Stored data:
##########

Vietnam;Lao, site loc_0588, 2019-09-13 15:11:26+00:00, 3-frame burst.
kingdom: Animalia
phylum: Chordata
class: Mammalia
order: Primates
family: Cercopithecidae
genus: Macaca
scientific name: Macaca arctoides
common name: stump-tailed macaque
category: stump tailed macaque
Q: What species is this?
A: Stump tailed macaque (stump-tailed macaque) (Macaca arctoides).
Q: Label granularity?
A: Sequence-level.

##########

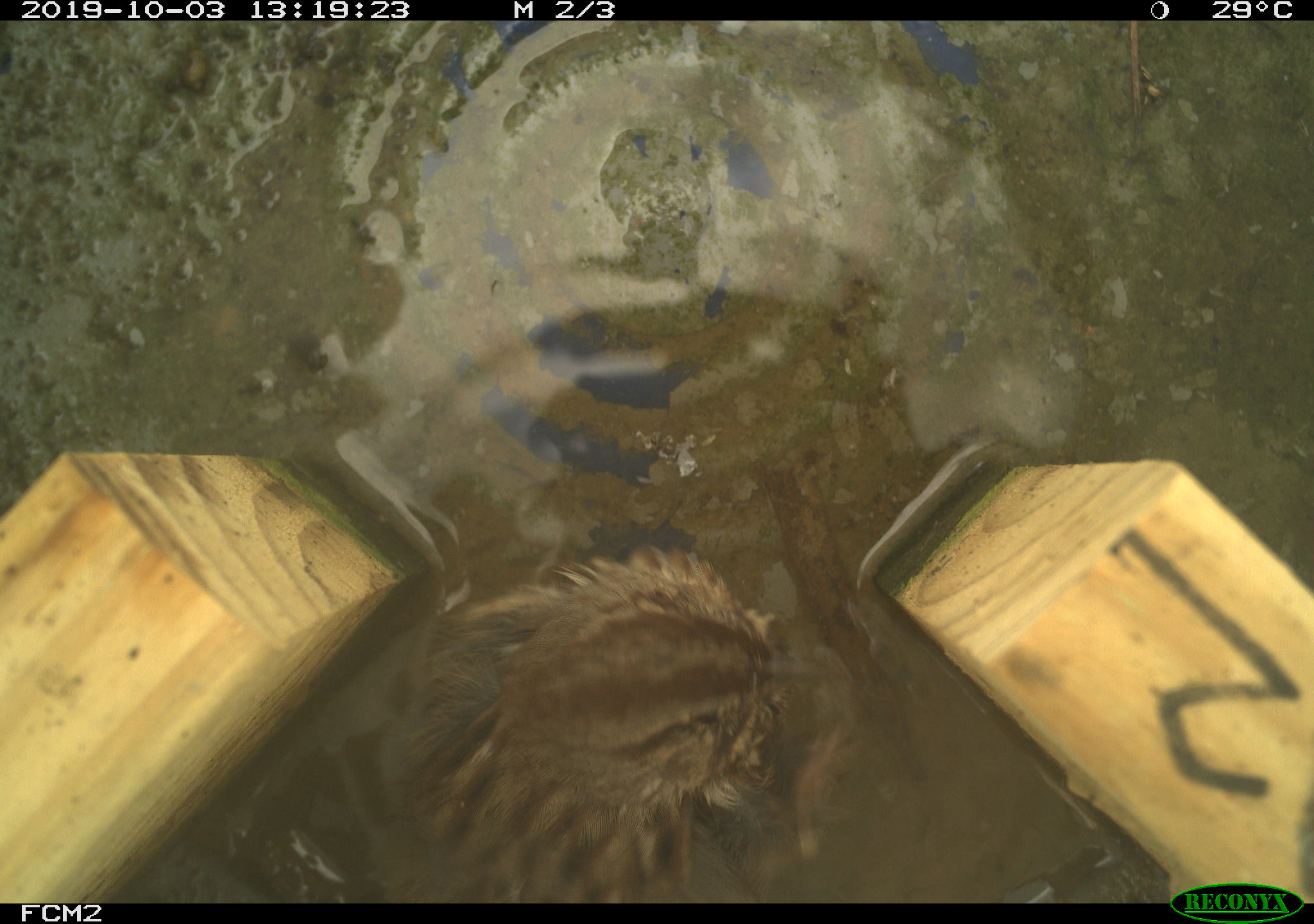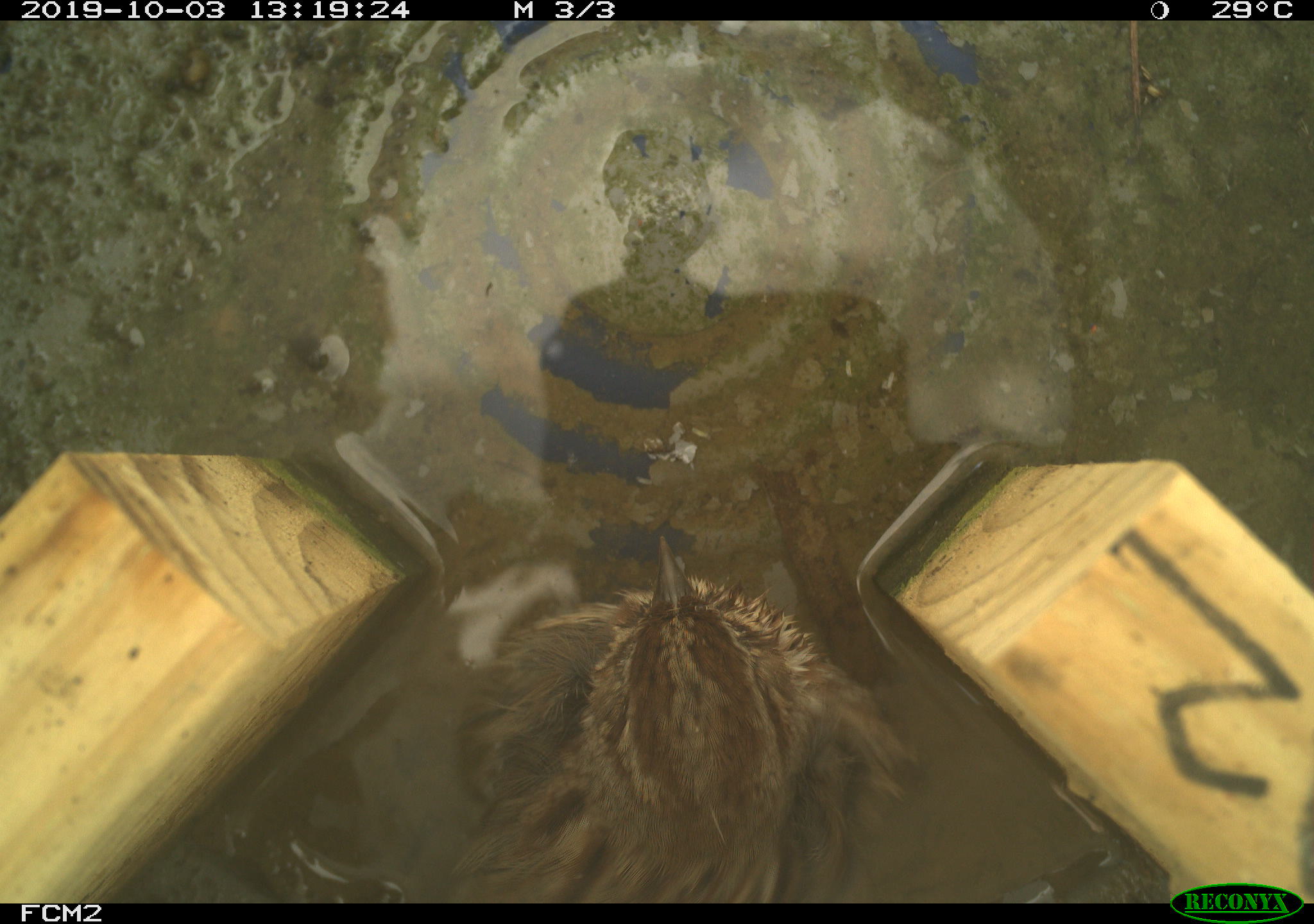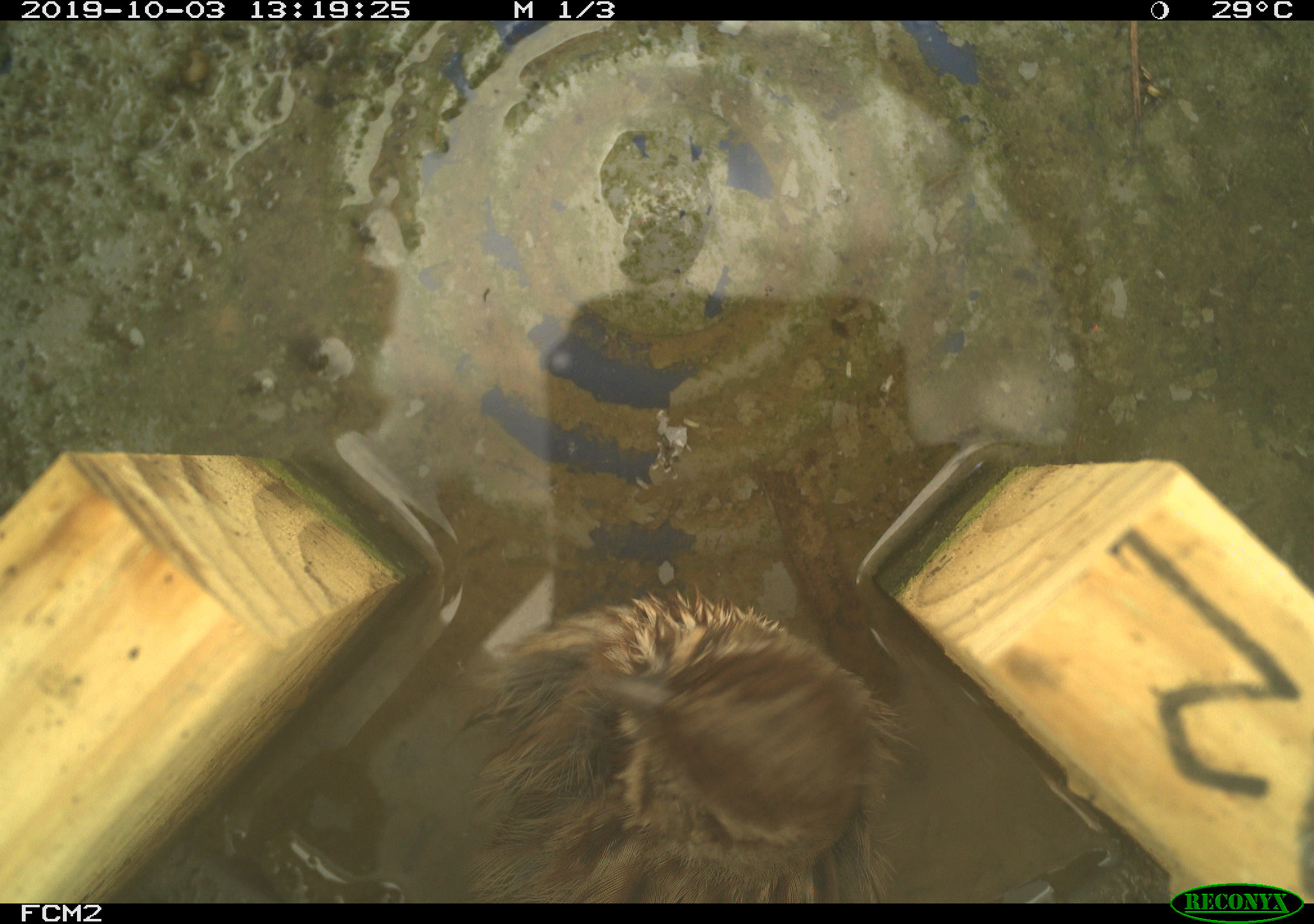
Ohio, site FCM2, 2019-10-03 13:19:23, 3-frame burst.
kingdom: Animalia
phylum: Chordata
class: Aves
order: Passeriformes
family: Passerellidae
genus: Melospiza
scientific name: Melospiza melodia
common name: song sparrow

##########

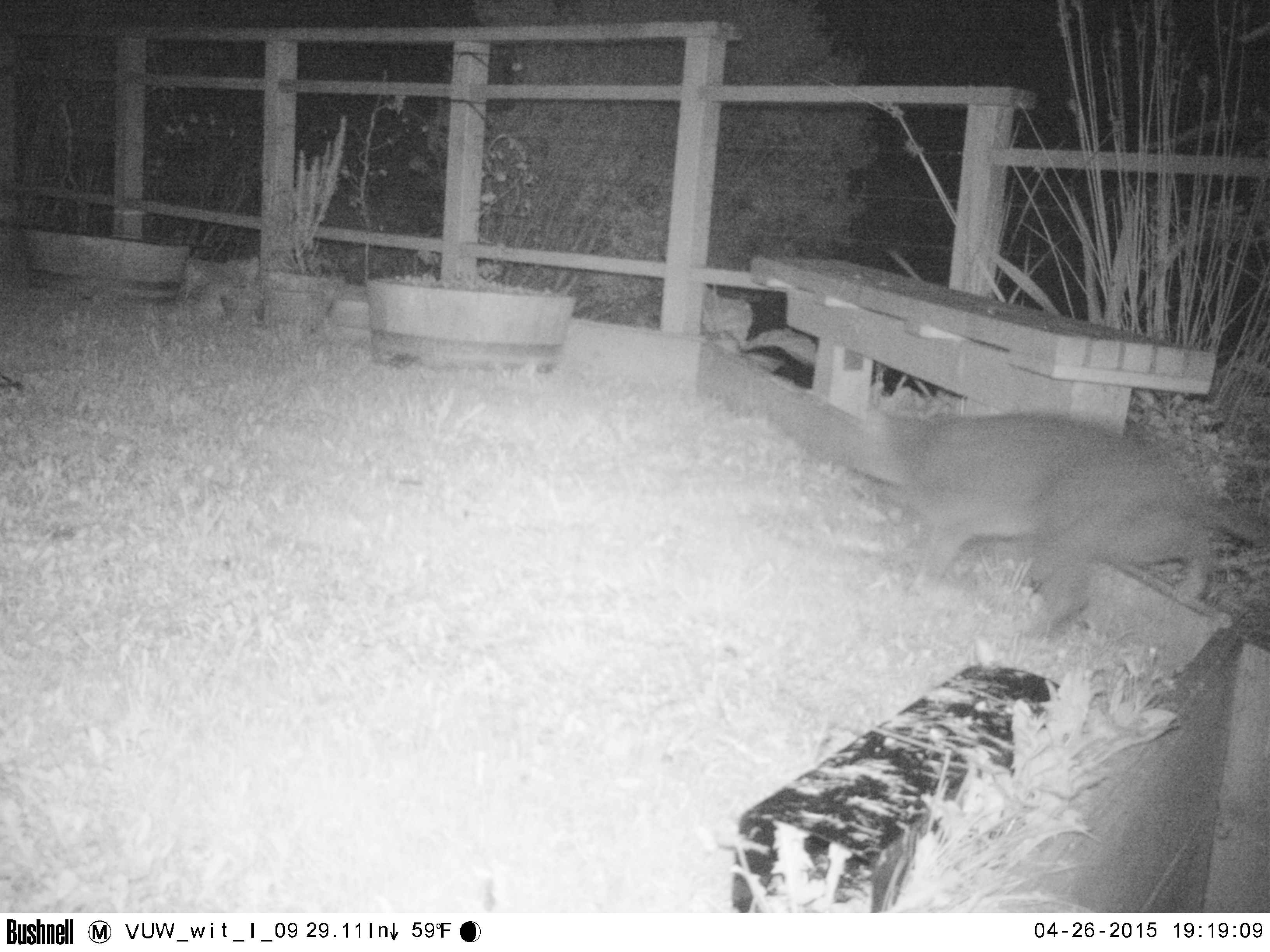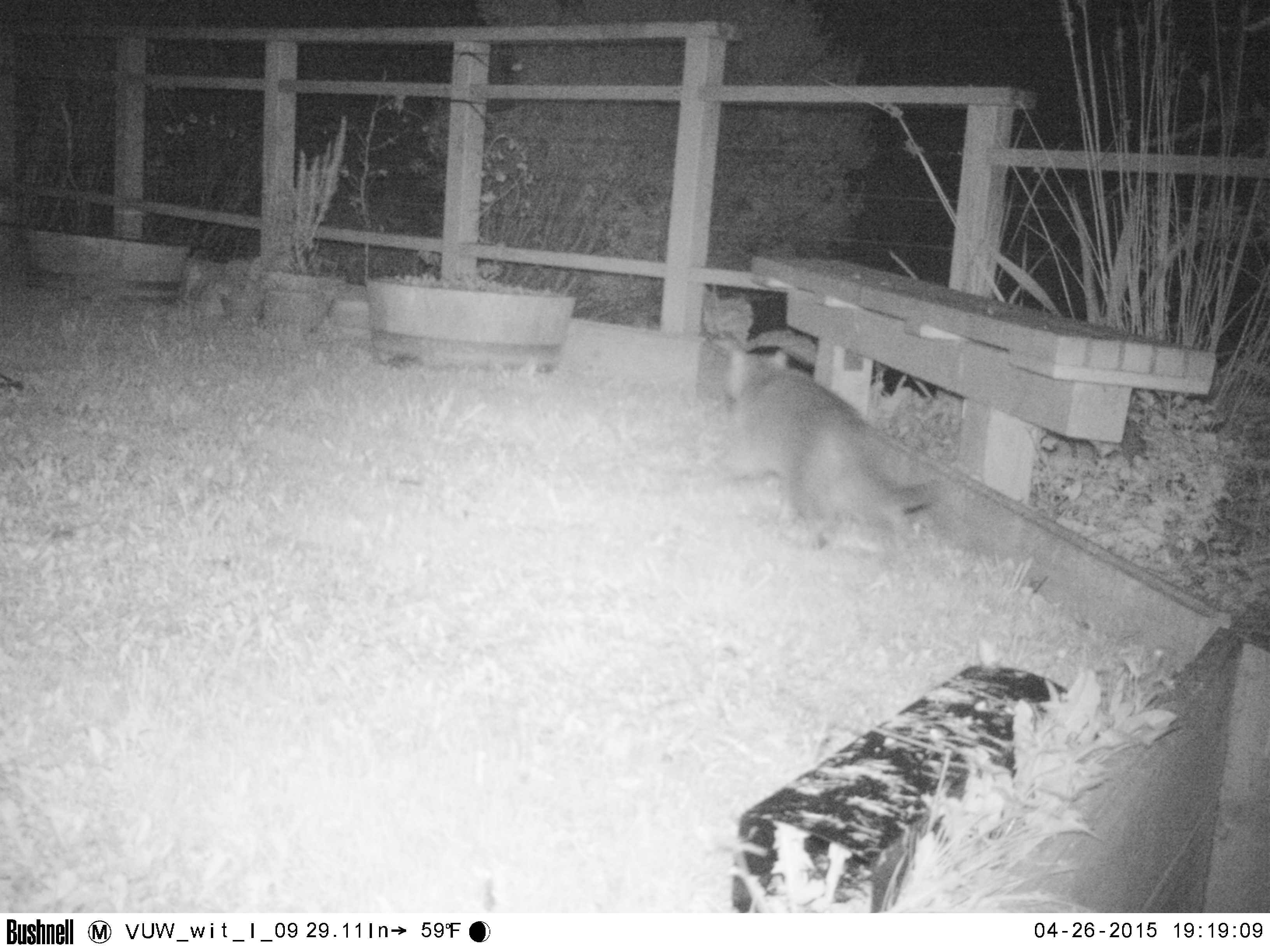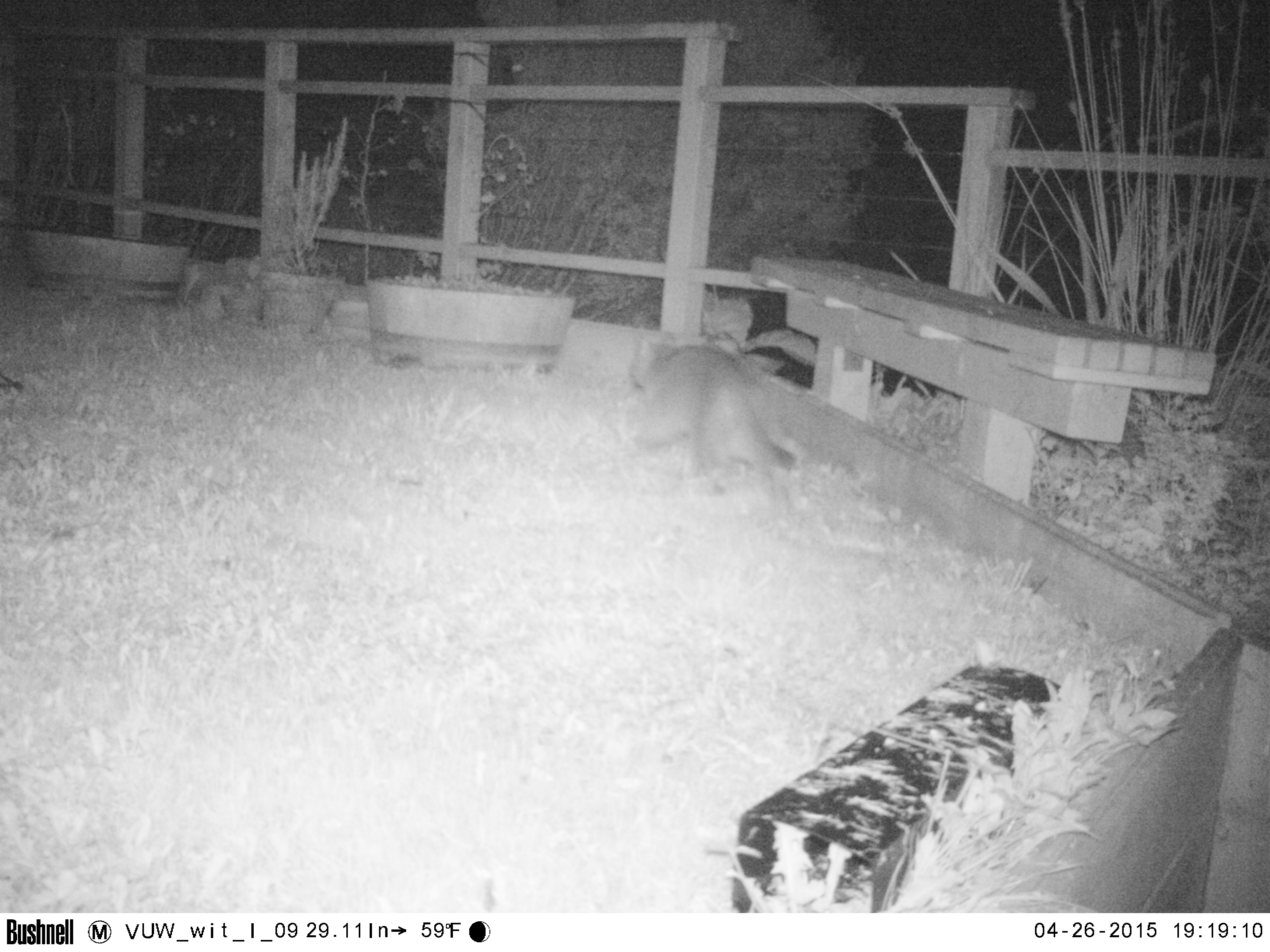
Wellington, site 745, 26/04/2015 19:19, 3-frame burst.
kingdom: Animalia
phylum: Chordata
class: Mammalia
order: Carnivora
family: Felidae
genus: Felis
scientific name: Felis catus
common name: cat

##########

WHAT YOU HAVE TO DO —
There is a line with "Vietnam;Lao, site loc_0588, 2019-09-13" and a line with "A: Sequence-level." above. Copy exactly those two lines and all lines between them, with nothing else.

ANSWER TO THIS EXERCISE —
Vietnam;Lao, site loc_0588, 2019-09-13 15:11:26+00:00, 3-frame burst.
kingdom: Animalia
phylum: Chordata
class: Mammalia
order: Primates
family: Cercopithecidae
genus: Macaca
scientific name: Macaca arctoides
common name: stump-tailed macaque
category: stump tailed macaque
Q: What species is this?
A: Stump tailed macaque (stump-tailed macaque) (Macaca arctoides).
Q: Label granularity?
A: Sequence-level.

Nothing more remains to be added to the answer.